■ Exercise description
Update the records below by replacing "vintage" with "retro" and leaving everything else unchanged. Give only the text lines, without the pictures.

■ Data supplied

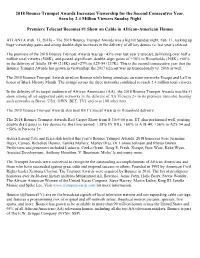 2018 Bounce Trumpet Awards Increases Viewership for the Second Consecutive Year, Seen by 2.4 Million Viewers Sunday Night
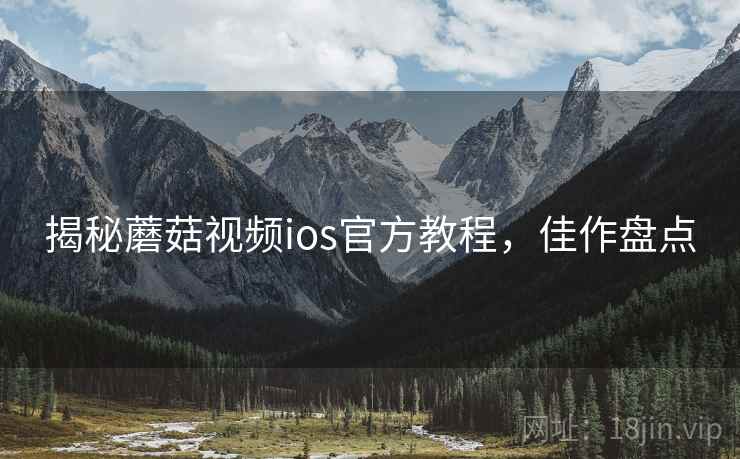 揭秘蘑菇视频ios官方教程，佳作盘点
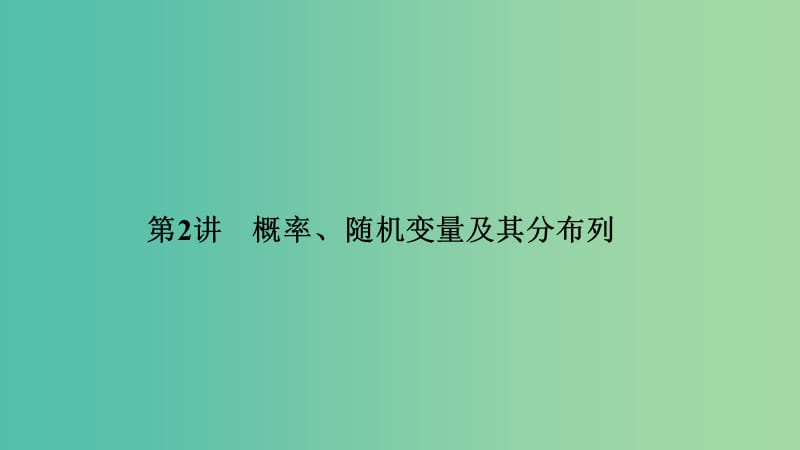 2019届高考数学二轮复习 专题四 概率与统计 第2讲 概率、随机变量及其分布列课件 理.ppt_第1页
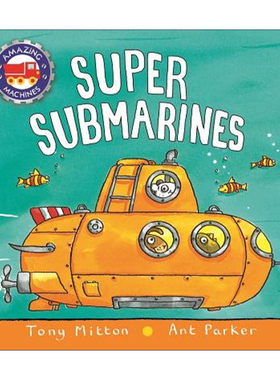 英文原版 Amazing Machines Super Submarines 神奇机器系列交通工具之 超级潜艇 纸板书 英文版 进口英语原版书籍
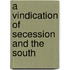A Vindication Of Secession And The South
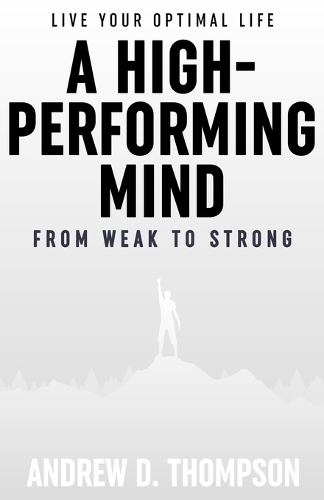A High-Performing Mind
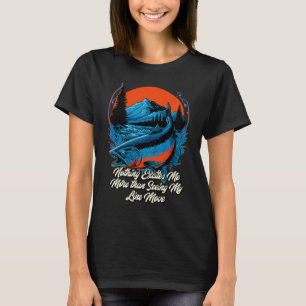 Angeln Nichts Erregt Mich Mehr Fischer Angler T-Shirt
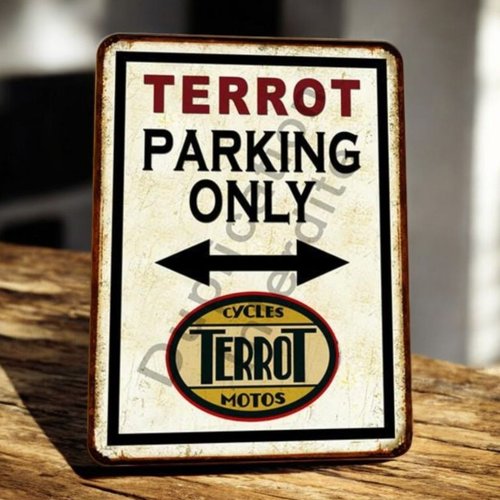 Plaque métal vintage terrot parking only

■ Answer section
 2018 Bounce Trumpet Awards Increases Viewership for the Second Consecutive Year, Seen by 2.4 Million Viewers Sunday Night
 揭秘蘑菇视频ios官方教程，佳作盘点
 2019届高考数学二轮复习 专题四 概率与统计 第2讲 概率、随机变量及其分布列课件 理.ppt_第1页
 英文原版 Amazing Machines Super Submarines 神奇机器系列交通工具之 超级潜艇 纸板书 英文版 进口英语原版书籍
A Vindication Of Secession And The South
A High-Performing Mind
 Angeln Nichts Erregt Mich Mehr Fischer Angler T-Shirt
 Plaque métal retro terrot parking only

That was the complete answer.